> _PROMPT A_
Can you rewrite the vaccine side-effects article between "Flores said that" and "of the vaccine.", inclusive, updating "participants" to "volunteers"?
> _PROMPT B_
Which percentage figures appear in the vaccine side-effects article? List every one.

> _PAGE EXTRACT_
David Flores, an emergency room nurse at UCSD, received the second dose of the Pfizer vaccine on Thursday. Unlike the first dose, this one came with side effects.
“My hips were killing me,” Flores said. “I had a hard time sleeping because of that. I couldn't get comfortable. My back, knees, and ankles hurt.”
Flores said that a lot of his co-workers shared similar experiences.
“It’s something that we observed from clinical trials,” said Dr. Edward Cachay, infectious disease specialist at UCSD. “When people receive that second dose, they are receiving the second booster to try and reach the maximum efficacy. So by boosting the immune system, in general people develop joint pains and low-grade fevers that usually last 24 to 48 hours.”
Full coverage of the COVID-19 outbreak and how it impacts you
According to Pfizer, about 3.8% of their clinical trial participants experienced fatigue as a side effect and 2% got a headache.
Moderna says 9.7% of their participants felt fatigued and 4.5% got a headache.
But regardless of the side effects, Dr. Cachay says it is extremely important that patients get the second dose of the vaccine.
“Whenever you receive the first shot, you are protected only approximately 51% , so you need that second dose to get that 95% against COVID-19," he said.
Despite the joint pain, Flores says there is no doubt he made the right decision in moving forward with the vaccine.
“It’s the lesser of two evils,” Flores said. “Just being sick for a day or so and being either dead or being sick for months or days, is a pretty good trade-off.”
Dr. Cachay adds that patients don't reach maximum immunity until 10 to 14 days after the second dose.
According to UCSD officials, they've already given the vaccine to approximately 10,000 workers. Many of whom have already started receiving the second dose.
They add, only 3% of employees have declined the vaccine.

> _RECORDED INFORMATION_

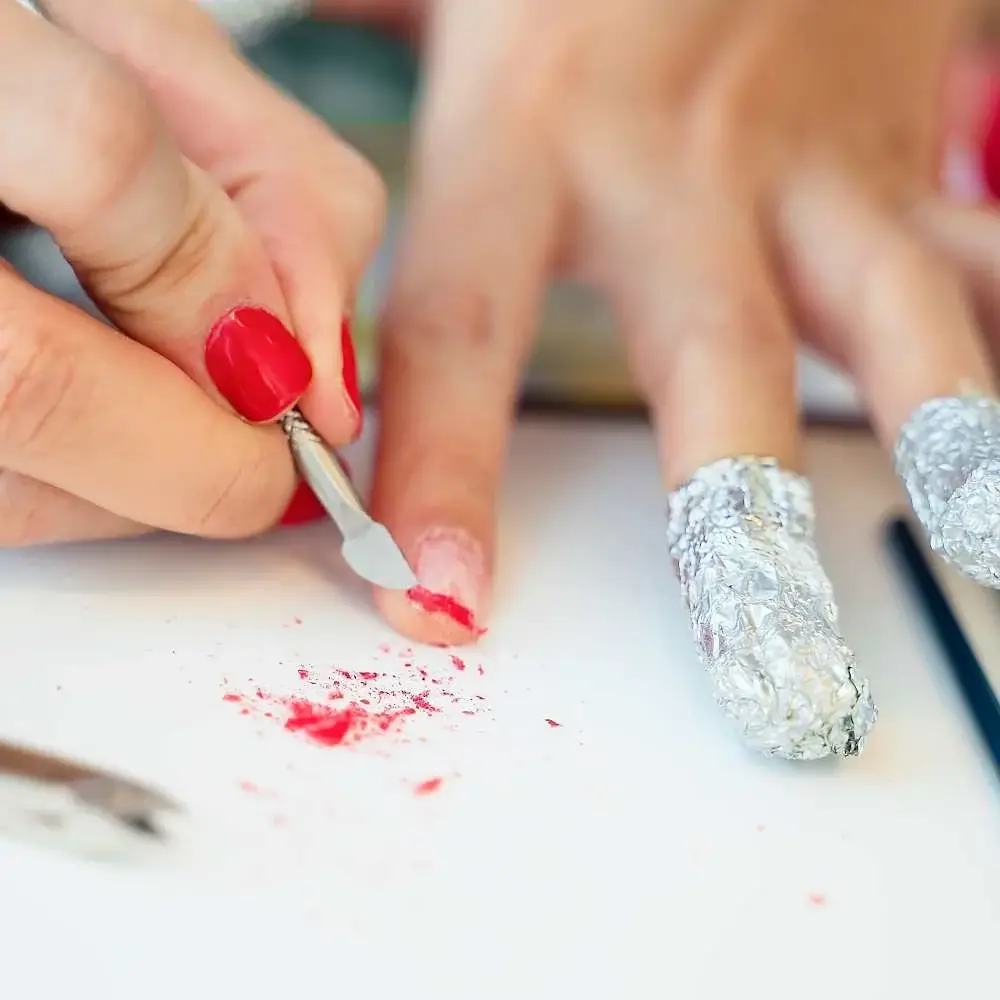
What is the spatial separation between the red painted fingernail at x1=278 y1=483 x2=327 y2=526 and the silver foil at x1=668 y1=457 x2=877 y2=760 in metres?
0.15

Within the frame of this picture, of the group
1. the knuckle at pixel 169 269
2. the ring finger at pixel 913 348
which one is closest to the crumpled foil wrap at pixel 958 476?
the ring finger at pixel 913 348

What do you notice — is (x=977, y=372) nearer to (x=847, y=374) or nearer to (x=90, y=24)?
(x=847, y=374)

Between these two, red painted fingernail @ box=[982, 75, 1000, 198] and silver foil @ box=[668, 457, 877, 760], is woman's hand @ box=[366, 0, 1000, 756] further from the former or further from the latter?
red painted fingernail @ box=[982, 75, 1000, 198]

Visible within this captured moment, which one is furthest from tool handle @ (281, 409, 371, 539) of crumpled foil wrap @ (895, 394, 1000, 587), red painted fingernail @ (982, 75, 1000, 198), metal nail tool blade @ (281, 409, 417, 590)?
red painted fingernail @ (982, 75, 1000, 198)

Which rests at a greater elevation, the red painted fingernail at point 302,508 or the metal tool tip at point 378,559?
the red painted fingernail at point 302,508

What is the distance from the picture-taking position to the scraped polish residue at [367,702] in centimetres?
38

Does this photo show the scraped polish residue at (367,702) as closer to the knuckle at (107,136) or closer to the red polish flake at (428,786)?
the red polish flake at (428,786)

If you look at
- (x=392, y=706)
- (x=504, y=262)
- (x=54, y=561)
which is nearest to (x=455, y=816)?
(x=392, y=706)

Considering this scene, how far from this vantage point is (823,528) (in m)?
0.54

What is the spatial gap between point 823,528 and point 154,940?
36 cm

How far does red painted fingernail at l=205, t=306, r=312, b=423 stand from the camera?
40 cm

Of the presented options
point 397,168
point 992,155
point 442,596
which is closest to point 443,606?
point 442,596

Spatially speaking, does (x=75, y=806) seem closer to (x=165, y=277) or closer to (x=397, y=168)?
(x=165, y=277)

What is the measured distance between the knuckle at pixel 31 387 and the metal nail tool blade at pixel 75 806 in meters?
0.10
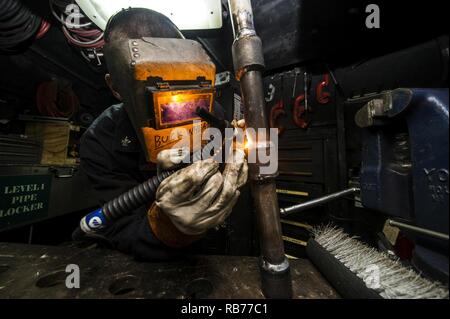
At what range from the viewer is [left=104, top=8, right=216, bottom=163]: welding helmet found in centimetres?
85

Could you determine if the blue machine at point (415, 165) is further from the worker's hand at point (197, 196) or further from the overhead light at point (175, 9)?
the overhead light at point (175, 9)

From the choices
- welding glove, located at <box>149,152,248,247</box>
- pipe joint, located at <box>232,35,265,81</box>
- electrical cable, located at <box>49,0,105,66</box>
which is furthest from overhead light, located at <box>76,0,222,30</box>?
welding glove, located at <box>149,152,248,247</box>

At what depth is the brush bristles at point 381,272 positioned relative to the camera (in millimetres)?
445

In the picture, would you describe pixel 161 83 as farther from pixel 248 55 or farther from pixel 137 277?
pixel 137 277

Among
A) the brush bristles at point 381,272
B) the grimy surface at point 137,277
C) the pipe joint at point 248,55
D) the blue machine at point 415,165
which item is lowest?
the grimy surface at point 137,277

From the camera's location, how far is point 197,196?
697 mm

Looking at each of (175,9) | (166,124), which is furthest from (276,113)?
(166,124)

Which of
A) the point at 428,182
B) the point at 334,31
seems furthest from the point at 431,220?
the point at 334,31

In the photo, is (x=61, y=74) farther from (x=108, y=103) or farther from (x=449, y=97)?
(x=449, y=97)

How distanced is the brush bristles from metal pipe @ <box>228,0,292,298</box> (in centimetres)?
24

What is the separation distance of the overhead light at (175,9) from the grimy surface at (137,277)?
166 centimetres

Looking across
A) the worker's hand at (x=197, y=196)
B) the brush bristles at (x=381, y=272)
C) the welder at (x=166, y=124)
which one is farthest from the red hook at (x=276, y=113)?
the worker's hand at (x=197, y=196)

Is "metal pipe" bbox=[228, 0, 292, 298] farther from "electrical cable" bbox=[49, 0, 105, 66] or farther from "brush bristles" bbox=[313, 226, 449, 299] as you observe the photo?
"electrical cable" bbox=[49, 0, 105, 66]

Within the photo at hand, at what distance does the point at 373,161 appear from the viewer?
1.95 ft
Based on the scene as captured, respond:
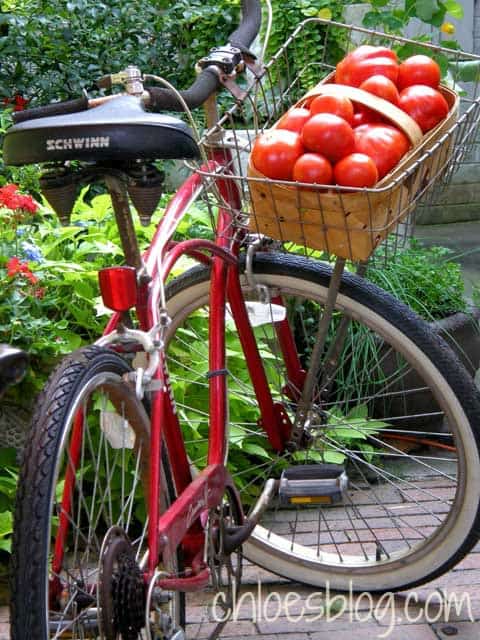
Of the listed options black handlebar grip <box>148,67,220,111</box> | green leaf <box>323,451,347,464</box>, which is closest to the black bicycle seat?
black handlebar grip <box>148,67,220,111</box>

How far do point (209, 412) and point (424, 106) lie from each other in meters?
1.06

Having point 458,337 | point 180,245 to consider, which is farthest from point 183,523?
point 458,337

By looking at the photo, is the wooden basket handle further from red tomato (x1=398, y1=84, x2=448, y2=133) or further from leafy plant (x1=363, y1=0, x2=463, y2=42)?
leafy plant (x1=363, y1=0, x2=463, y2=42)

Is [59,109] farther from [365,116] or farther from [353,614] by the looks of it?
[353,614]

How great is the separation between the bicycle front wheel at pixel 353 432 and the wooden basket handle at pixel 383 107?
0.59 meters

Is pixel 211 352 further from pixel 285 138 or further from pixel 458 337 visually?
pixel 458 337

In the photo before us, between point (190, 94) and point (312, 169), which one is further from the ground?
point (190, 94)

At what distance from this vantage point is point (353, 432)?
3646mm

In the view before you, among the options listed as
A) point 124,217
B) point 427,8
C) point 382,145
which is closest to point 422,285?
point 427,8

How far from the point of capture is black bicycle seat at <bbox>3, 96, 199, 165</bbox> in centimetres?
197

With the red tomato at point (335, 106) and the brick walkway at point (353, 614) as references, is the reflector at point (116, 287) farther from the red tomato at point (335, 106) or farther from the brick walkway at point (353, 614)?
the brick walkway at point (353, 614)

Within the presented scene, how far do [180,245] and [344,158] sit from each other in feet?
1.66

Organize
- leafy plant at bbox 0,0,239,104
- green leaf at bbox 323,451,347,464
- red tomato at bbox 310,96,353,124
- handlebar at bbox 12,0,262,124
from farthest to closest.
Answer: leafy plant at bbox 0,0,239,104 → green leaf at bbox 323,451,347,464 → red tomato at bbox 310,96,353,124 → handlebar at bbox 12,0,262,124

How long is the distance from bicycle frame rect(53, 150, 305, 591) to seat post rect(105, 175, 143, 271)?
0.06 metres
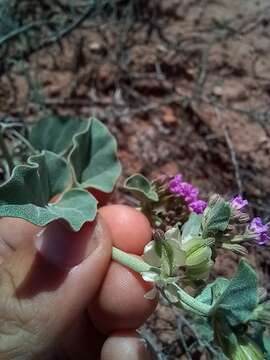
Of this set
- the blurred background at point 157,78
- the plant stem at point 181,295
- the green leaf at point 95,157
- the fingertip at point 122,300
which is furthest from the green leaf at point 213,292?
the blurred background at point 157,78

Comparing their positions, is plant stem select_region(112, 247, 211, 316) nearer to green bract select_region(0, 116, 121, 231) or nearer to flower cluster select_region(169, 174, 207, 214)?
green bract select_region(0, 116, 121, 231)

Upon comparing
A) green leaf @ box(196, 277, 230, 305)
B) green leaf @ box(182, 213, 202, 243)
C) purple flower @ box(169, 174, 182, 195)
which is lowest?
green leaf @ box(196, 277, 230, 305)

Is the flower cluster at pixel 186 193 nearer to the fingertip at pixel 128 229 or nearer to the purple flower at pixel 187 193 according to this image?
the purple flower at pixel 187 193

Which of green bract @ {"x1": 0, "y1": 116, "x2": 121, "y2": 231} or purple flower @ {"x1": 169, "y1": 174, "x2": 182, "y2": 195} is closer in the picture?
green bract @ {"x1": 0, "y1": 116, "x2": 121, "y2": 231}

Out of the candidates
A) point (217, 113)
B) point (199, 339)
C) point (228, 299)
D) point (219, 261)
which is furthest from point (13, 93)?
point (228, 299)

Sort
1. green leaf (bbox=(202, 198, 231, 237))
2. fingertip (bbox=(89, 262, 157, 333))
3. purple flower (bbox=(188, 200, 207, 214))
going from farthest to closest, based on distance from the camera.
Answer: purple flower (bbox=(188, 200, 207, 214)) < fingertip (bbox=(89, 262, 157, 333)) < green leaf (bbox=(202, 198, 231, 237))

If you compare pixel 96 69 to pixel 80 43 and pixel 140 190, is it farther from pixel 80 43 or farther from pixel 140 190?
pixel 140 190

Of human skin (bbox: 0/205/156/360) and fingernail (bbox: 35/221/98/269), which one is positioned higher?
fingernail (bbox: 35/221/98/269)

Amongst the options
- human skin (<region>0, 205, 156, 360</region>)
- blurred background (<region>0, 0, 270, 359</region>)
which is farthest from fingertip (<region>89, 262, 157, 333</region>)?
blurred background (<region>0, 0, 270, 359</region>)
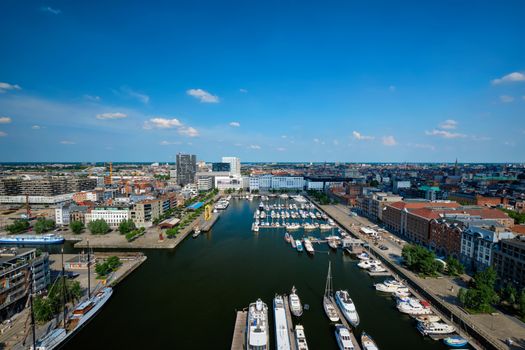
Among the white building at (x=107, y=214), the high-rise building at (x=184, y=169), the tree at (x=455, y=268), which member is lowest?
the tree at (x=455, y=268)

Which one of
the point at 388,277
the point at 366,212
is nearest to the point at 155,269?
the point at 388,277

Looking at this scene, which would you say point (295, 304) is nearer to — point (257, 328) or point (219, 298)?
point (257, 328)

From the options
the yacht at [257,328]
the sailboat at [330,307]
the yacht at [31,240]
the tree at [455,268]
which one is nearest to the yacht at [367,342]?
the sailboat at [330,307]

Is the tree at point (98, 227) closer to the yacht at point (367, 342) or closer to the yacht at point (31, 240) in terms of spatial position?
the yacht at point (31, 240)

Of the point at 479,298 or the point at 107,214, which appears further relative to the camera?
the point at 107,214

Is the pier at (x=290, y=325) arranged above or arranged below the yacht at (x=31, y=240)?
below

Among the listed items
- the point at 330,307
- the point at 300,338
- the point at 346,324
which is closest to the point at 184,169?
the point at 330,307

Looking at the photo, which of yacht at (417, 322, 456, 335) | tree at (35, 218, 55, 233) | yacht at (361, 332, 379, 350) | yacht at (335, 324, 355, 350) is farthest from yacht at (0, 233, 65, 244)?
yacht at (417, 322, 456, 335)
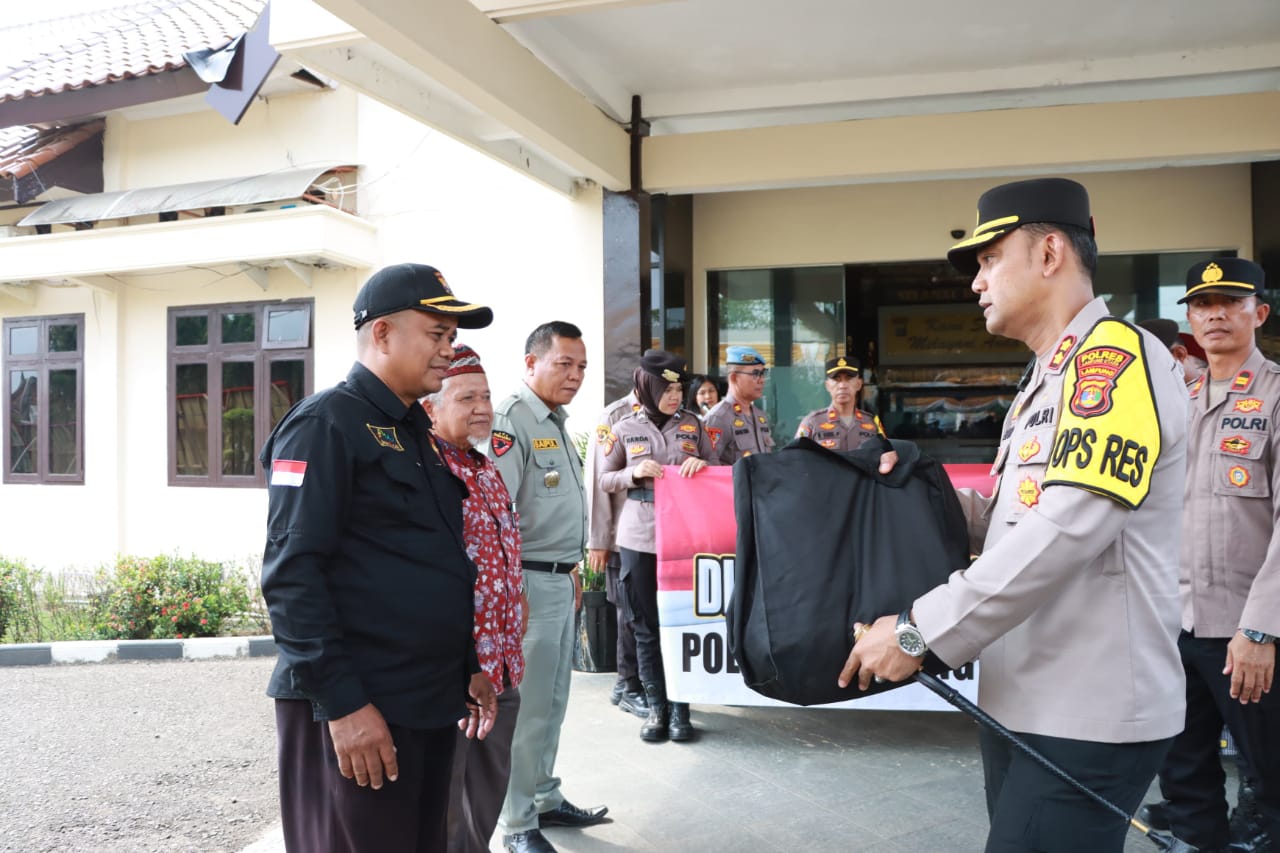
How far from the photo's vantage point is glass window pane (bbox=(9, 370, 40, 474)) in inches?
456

> _EXERCISE SOLUTION A_
Flores said that a lot of his co-workers shared similar experiences.
“It’s something that we observed from clinical trials,” said Dr. Edward Cachay, infectious disease specialist at UCSD. “When people receive that second dose, they are receiving the second booster to try and reach the maximum efficacy. So by boosting the immune system, in general people develop joint pains and low-grade fevers that usually last 24 to 48 hours.”
Full coverage of the COVID-19 outbreak and how it impacts you
According to Pfizer, about 3.8% of their clinical trial volunteers experienced fatigue as a side effect and 2% got a headache.
Moderna says 9.7% of their volunteers felt fatigued and 4.5% got a headache.
But regardless of the side effects, Dr. Cachay says it is extremely important that patients get the second dose of the vaccine.

> _EXERCISE SOLUTION B_
- 3.8%
- 2%
- 9.7%
- 4.5%
- 51%
- 95%
- 3%